One of the best ways to judge a country’s economy is by looking at the Gross Domestic Product (GDP). The GDP is the total value of everything produced in a country’s economy whether it is consumed within its borders or abroad.
The GDP metric is most often used to evaluate the growth of the economy. Consequently, it is compared to the previous quarter or the same quarter from previous years and measure as a percent of change. GDP is also used to compare economies in different countries to each other and identify which countries have growing economies.
The GDP may seem like an abstract concept, but it has realistic implications for average consumers. For one, individual investors can use GDP trends to influence where they allocate investment assets. For example, if an emerging foreign economy shows rapid GDP growth, investors may want to investigate investment opportunities in that country.

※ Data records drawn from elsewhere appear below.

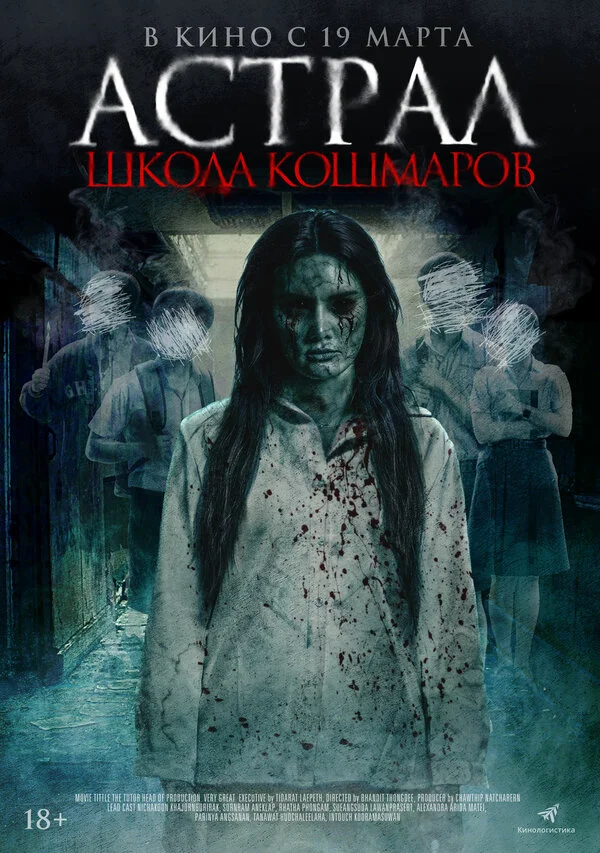 Астрал. Школа кошмаров - постер фильма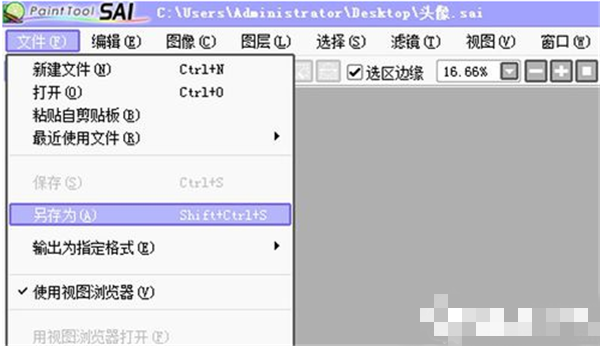 SAI繪畫軟件保存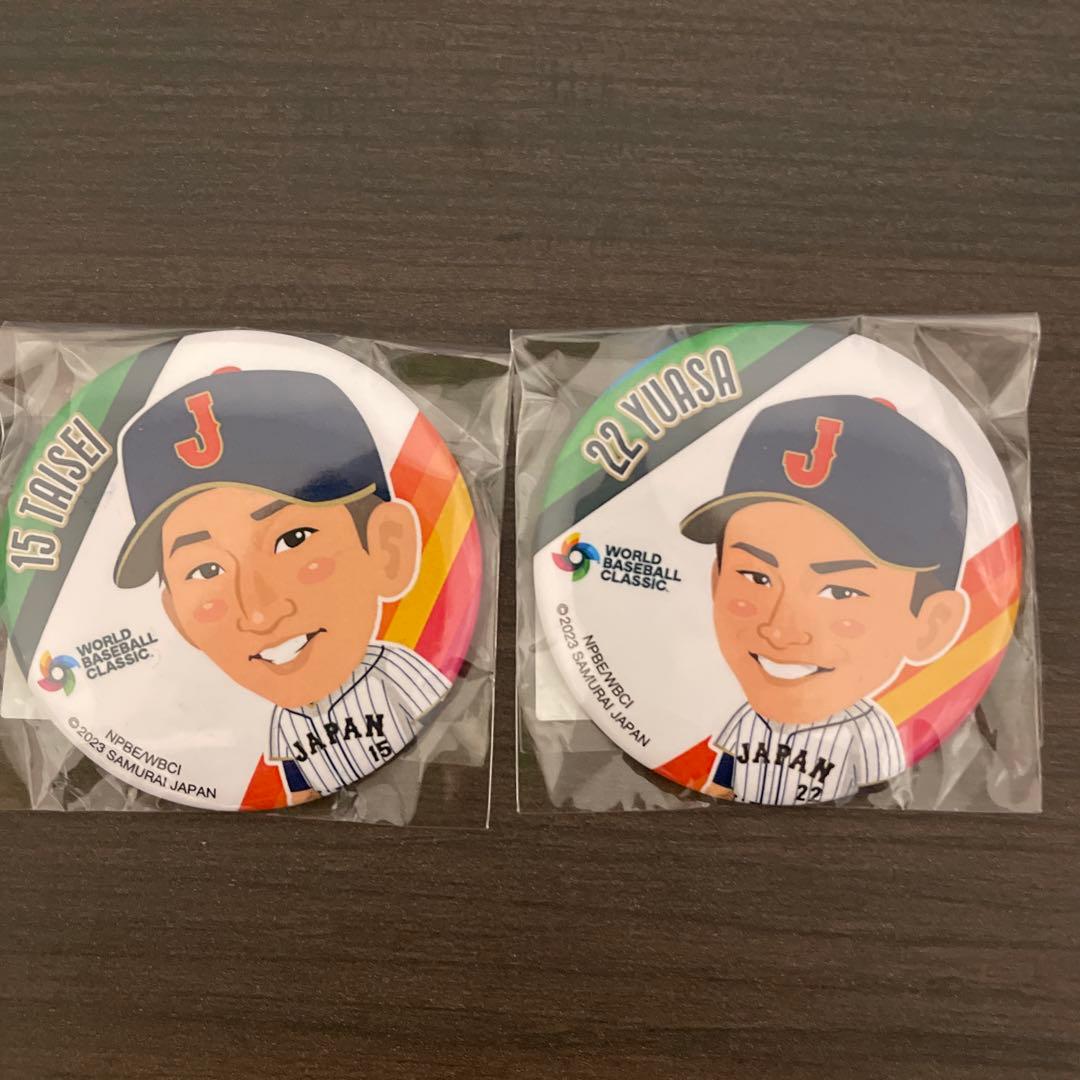 WBC大谷選手、湯浅選手、大勢選手グッズ、プロ野球カード１２枚　計16点セット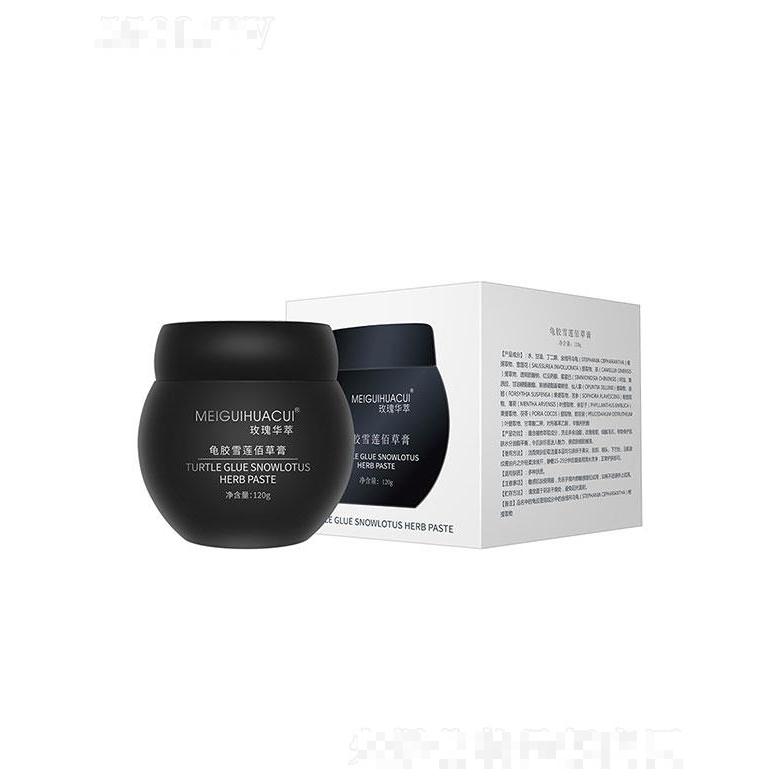 廣州澳妍  玫瑰華萃龜膠雪蓮百草膏  補(bǔ)水保濕   淡化痘印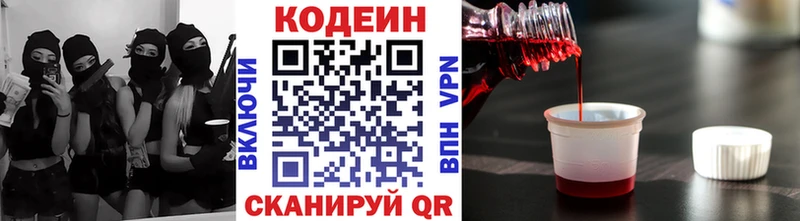 Кодеин напиток Lean (лин)  Западная Двина 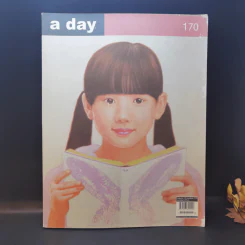 a day 170 Oct 2014 รูปที่ 1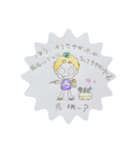 梅の里のスマッチ(寿)（個別スタンプ：2）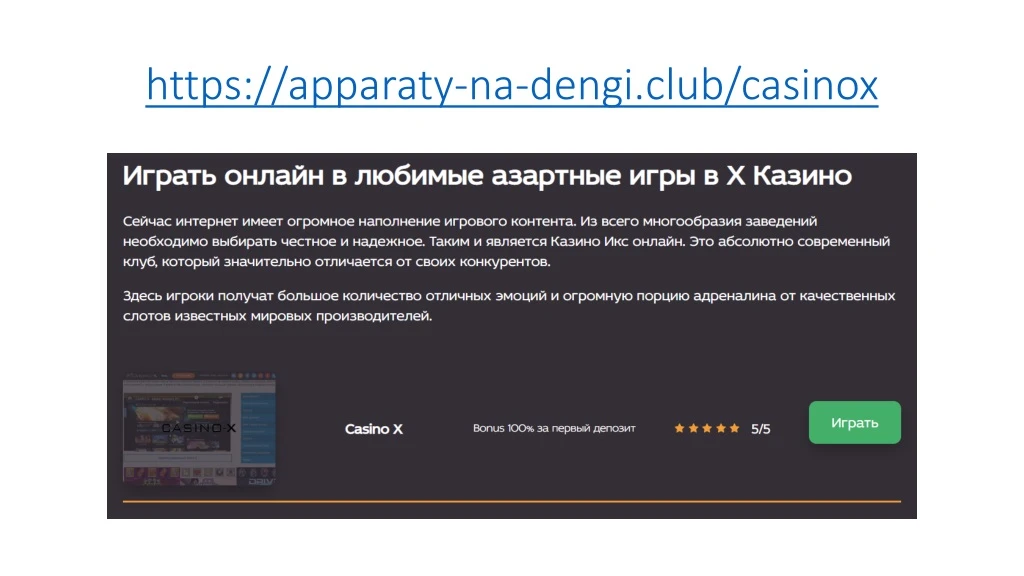 https apparaty na dengi club casinox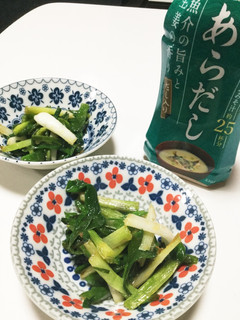液味噌で簡単!ぬ、た(o^^o)-レシピのメイン写真
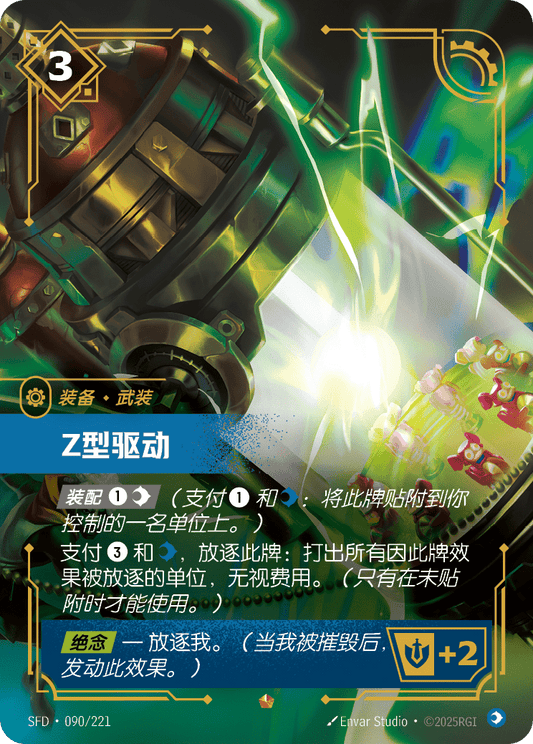SFD-090/221 Z型驱动 | 史詩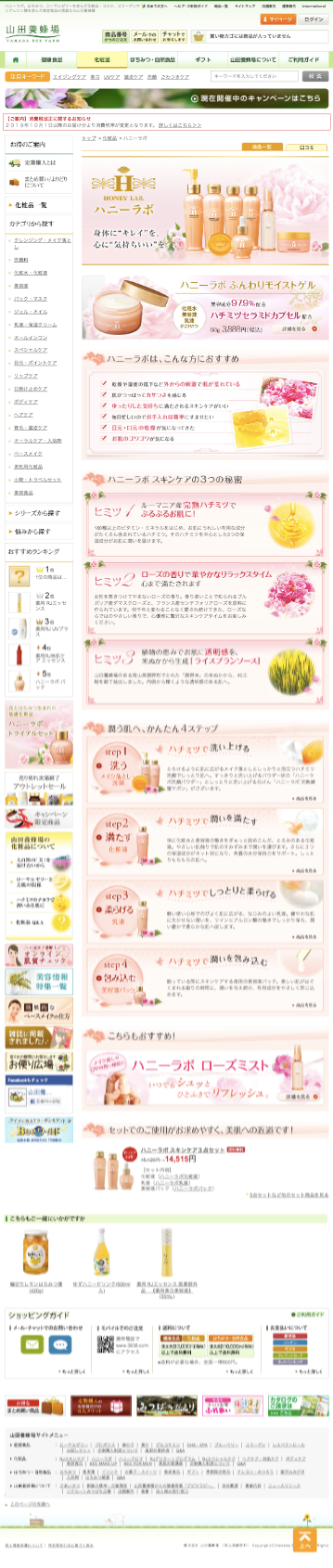 山田養蜂場のスクリーンショット（SP）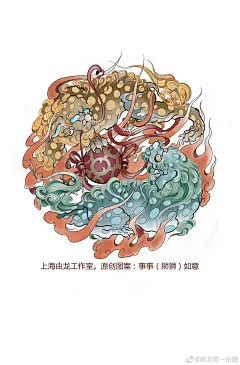 原创设计事事如意_由龙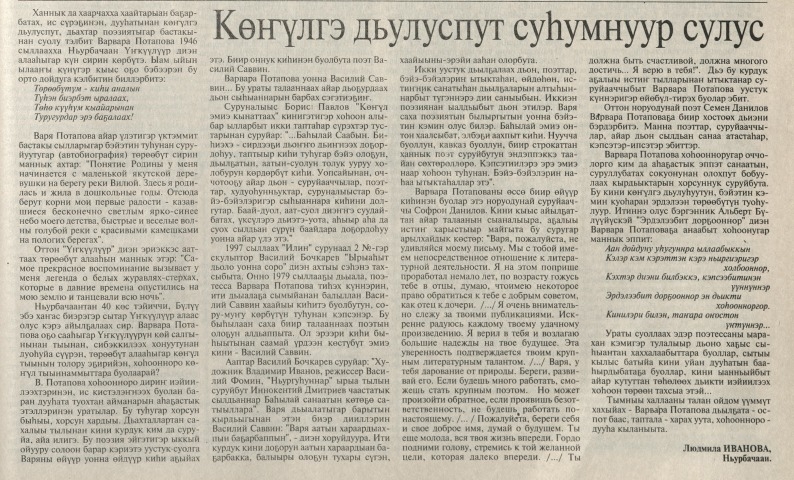 Обложка Электронного документа: Көҥүлгэ дьулуспут суһумнуур сулус: [саха бастакы дьахтар бэйиэтэ Варвара Потапова олоҕун туһунан анаарыы]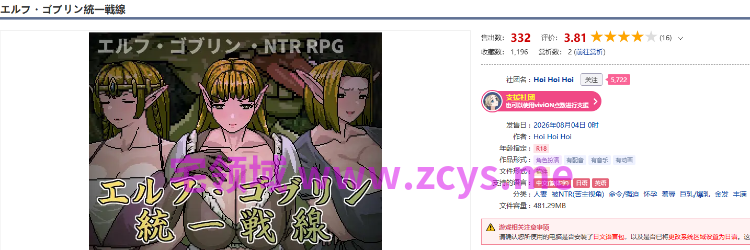 【RPG】精靈・哥布林共同戰線 エルフ・ゴブリン統一戦線 Ver1.00 DL官方中文版[新作]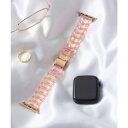 エモニーク emonique アクリル製 Apple Watch Band スマートウォッチバンド【38/40/41/42/44/45/49mm対応】 (ピンク...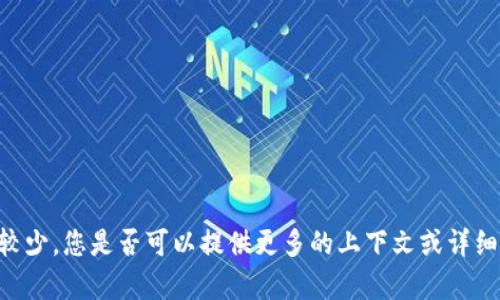 很抱歉，关于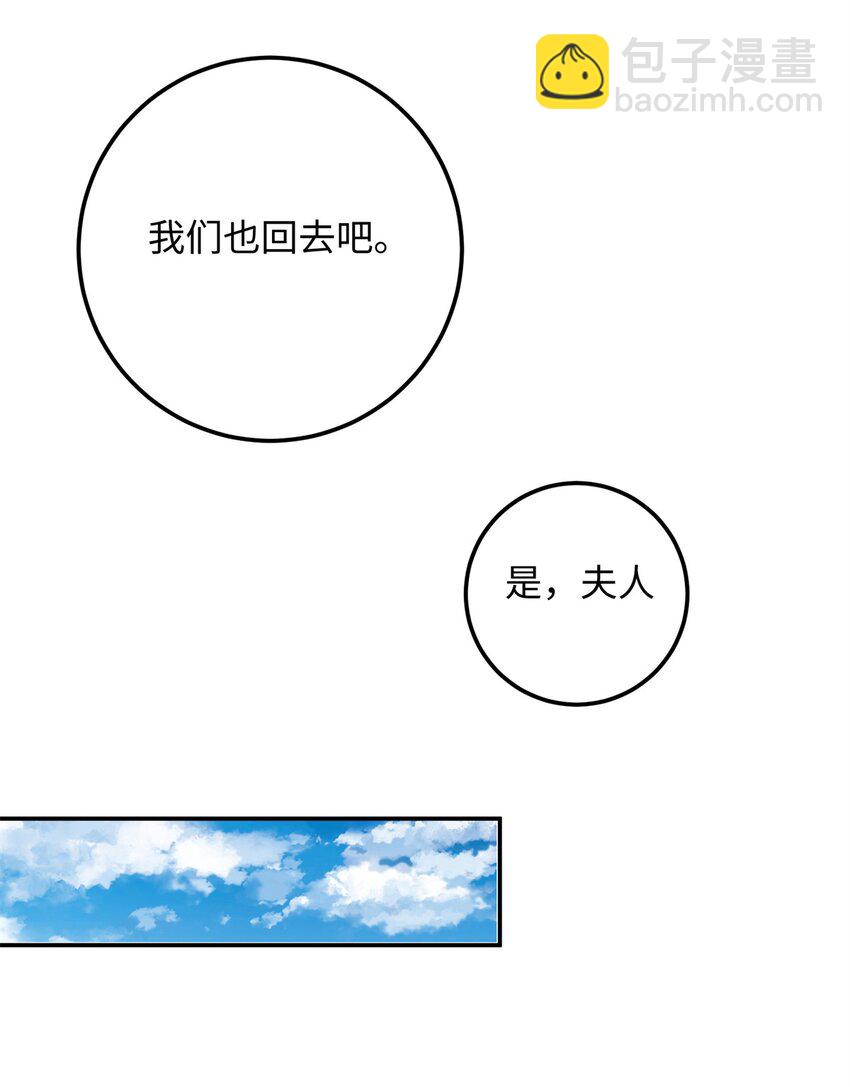 27 夫人和以前有些不同(1/2)-第27话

The Bureau of Economic Analysis (BEA) issues reports on Gross Domestic Product, and different sectors of the economy are evaluated. Looking at trends within economic sectors can also help investors decide where to put their money. For example, if GDP growth for manufacturing sectors is declining, you might want to shift your investments away from manufacturing companies.The Federal Reserve uses GDP growth, among other things, as a metric to determine when to raise and lower interest rates. If the rate of GDP growth increases, the Fed might decide to raise interest rates to prevent inflation. When the Fed raises interest rates, rates on consumer loans like mortgages also increase. Consequently, consumers can track the GDP as a way of predicting when to lock in a rate on a loan. If you expect the Fed to raise interest rates, it would be wise to lock in a fixed lower interest rate on a mortgage, for example.